The invention characterizes the iron-nitrogen co-doped pharmaceutical sludge biochar (PZBC 800U) prepared in the embodiment 1, and the obtained transmission electron microscope photograph is shown in figure 1; as can be seen from FIG. 1, the morphology and lattice fringe spacing of the pharmaceutical sludge biochar in example 1 are as follows and Fe reported in the literature x N is consistent, which indicates that Fe is formed in the biochar during the preparation process x N structure.
Example 6
Wastewater treatment at different pH conditions:
five pH gradients of 3.0, 5.0, 6.5, 8.0 and 10.0 were set for single variable experiments of pH. The Fe is rich x The pharmaceutical sludge biochar with the N structure is PZBC800U in example 1, and the other conditions are the same as those in example 1 except that the pH value of the levofloxacin pharmaceutical wastewater is different. The results of levofloxacin removal are shown in fig. 6:
EXAMPLE 7 Effect of wastewater treatment with various fluoroquinolone antibiotics
The treatment effect of various antibiotic wastewater is as follows:
the charcoal is PZBC800U in example 1, the wastewater is treated by secondary charcoal of a wastewater treatment system of a fluoroquinolone antibiotic production enterprise, and the water quality is pH 7.1, COD 410.1 + -82.9 mg/L and ammonia nitrogen 2.8mg/L.

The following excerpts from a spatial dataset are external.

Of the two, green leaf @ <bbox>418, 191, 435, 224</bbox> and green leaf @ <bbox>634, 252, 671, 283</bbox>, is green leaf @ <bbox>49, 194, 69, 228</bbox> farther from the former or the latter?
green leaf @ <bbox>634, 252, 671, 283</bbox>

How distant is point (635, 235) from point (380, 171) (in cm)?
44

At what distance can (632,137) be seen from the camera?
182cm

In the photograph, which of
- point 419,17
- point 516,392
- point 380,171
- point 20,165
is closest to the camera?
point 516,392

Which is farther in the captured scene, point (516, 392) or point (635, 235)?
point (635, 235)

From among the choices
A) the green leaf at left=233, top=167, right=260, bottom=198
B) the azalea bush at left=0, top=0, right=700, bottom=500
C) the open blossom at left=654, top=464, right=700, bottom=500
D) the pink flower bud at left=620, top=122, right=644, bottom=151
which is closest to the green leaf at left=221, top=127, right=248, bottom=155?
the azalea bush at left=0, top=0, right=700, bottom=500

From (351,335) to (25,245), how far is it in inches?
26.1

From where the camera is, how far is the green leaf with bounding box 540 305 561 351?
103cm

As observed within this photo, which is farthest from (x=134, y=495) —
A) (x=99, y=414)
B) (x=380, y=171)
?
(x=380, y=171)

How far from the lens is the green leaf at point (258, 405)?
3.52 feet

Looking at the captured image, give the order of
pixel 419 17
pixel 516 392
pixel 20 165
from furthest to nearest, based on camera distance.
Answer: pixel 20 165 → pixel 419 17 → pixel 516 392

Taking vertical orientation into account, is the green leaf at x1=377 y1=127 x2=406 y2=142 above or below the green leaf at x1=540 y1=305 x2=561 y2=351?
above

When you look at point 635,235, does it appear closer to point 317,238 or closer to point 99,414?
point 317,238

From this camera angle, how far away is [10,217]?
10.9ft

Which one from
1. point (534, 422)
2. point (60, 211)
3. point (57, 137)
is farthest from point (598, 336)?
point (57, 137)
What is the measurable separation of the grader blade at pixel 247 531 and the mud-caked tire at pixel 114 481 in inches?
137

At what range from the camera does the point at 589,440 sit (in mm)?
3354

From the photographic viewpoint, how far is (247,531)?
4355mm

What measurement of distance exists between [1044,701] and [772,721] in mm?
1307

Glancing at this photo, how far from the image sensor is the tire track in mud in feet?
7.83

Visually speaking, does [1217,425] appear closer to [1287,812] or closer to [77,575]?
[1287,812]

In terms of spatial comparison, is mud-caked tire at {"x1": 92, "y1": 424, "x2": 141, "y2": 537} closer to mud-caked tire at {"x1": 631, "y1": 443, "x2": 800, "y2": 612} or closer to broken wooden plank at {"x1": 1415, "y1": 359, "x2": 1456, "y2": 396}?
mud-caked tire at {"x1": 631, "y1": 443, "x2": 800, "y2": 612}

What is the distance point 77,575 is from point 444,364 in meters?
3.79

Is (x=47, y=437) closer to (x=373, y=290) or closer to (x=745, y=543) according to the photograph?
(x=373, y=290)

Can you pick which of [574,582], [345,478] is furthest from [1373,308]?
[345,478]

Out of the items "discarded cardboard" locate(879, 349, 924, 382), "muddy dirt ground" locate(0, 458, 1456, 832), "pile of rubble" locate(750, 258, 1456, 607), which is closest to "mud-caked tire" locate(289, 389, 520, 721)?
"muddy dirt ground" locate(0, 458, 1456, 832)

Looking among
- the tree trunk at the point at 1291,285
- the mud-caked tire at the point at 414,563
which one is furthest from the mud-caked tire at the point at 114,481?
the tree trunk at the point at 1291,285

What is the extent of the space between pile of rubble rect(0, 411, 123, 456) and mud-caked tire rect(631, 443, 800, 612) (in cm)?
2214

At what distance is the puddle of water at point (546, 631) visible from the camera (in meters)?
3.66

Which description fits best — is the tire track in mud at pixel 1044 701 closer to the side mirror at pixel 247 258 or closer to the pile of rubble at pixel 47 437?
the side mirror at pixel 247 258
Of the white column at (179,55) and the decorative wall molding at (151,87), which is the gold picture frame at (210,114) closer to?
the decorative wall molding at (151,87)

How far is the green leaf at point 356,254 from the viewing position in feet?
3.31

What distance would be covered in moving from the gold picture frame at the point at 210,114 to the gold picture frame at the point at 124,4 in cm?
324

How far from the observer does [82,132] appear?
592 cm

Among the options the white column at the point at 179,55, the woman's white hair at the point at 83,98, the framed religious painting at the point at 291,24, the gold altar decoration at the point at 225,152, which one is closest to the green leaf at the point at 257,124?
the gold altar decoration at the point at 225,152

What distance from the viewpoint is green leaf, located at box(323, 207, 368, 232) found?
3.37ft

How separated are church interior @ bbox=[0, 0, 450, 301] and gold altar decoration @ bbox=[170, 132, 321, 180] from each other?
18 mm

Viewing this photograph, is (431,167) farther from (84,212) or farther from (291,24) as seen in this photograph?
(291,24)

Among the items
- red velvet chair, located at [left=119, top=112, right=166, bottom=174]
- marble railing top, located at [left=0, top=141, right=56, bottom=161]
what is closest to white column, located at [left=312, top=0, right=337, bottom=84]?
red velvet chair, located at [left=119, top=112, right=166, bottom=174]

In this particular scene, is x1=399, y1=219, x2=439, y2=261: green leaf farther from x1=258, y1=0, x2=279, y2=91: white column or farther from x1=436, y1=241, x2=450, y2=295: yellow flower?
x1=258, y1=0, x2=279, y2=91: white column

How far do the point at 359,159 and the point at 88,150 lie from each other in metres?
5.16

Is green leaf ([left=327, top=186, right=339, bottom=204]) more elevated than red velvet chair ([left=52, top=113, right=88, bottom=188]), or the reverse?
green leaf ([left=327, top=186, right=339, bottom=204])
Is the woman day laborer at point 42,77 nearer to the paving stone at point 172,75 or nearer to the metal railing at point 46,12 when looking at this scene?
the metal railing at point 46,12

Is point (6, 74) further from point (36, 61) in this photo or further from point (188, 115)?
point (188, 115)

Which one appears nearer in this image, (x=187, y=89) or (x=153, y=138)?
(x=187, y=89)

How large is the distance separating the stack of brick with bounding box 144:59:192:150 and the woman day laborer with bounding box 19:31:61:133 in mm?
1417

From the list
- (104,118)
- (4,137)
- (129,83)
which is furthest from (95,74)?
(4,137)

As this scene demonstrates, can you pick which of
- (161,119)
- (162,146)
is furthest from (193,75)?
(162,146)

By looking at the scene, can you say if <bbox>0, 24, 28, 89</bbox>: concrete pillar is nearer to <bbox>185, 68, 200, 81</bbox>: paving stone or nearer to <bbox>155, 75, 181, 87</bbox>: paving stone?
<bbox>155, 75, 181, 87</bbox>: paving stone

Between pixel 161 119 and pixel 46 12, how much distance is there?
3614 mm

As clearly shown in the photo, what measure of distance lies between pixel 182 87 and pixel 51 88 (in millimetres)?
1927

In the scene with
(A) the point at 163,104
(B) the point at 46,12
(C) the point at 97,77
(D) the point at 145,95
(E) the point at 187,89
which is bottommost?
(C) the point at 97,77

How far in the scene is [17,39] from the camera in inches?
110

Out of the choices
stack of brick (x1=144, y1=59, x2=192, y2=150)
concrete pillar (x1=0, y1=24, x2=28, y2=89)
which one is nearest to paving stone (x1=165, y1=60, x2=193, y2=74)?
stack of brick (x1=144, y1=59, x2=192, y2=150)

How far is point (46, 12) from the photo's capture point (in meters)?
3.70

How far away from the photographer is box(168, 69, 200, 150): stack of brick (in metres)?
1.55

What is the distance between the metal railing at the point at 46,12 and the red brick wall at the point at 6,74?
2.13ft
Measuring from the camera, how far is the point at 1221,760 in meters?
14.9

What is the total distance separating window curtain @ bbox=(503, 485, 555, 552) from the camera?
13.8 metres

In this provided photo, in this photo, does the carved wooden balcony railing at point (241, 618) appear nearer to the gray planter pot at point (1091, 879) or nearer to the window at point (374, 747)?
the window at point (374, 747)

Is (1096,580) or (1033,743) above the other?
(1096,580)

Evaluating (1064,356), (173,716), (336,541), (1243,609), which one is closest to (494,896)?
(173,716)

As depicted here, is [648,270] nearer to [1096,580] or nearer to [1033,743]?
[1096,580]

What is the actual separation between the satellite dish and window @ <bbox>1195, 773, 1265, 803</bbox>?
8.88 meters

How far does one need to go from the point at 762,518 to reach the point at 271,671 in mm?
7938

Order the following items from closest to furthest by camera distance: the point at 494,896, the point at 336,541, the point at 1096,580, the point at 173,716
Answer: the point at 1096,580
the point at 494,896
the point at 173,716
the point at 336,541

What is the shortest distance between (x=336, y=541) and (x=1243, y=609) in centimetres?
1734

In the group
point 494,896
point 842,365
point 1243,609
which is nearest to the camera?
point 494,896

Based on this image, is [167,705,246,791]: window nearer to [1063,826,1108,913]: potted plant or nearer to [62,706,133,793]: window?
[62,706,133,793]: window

Table 2 7 antibiotic removal effects
It can be seen that the Fe-rich alloy is utilized x Pharmaceutical sludge generator with N structureThe method for deeply treating the fluoroquinolone antibiotic pharmaceutical wastewater by using the charcoal has good treatment effect on common fluoroquinolone antibiotic pharmaceutical wastewater.
Comparative example 1
The comparative example provides a method for deeply treating fluoroquinolone antibiotics pharmaceutical wastewater by using pharmaceutical sludge biochar, which comprises the following specific steps:
(1) Mixing Fenton iron mud with pharmaceutical sludge with weight of 10%, press-filtering and dewatering to obtain pharmaceutical sludge cake, oven drying to constant weight, grinding, sieving with 60 mesh sieve, and mixing with 5mol/L ZnCl 2 Mixing the aqueous solutions, carrying out modification pretreatment, and drying to obtain pretreated pharmaceutical sludge; then put it in N 2 Under protection, N 2 The flow rate is 0.1L/min, the heating rate is 10 ℃/min, the temperature is raised to 800 ℃ for pyrolysis for 1.5 hours, the mixture is washed by 5% hydrochloric acid by volume fraction after cooling, the pH is regulated to 7 by deionized water, and the pharmaceutical sludge biochar (labeled as PZBC 800) which is not doped with nitrogen is obtained.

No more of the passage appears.